Data provided

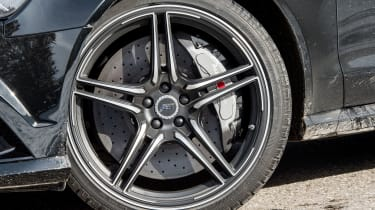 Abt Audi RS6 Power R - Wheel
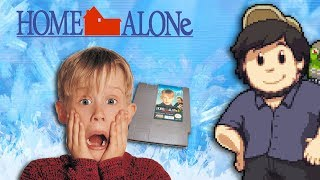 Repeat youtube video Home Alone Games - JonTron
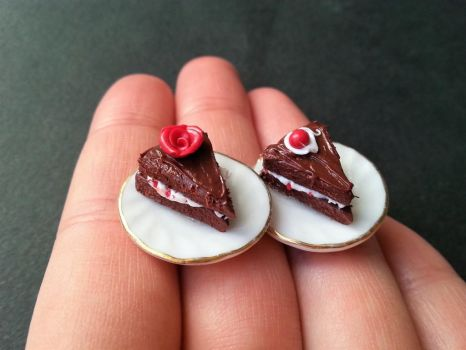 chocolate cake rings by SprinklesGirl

* * *

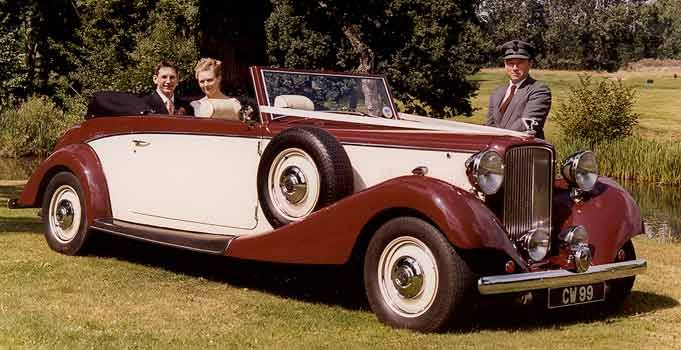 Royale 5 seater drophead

--

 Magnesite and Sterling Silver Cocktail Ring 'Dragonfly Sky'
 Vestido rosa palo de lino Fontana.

Your instructions
Print, word for word, the lines above that run from the line containing "Repeat youtube video" to the line containing "chocolate cake rings by SprinklesGirl", both included. Keep the pictures out.

Task output
 Repeat youtube video Home Alone Games - JonTron
 chocolate cake rings by SprinklesGirl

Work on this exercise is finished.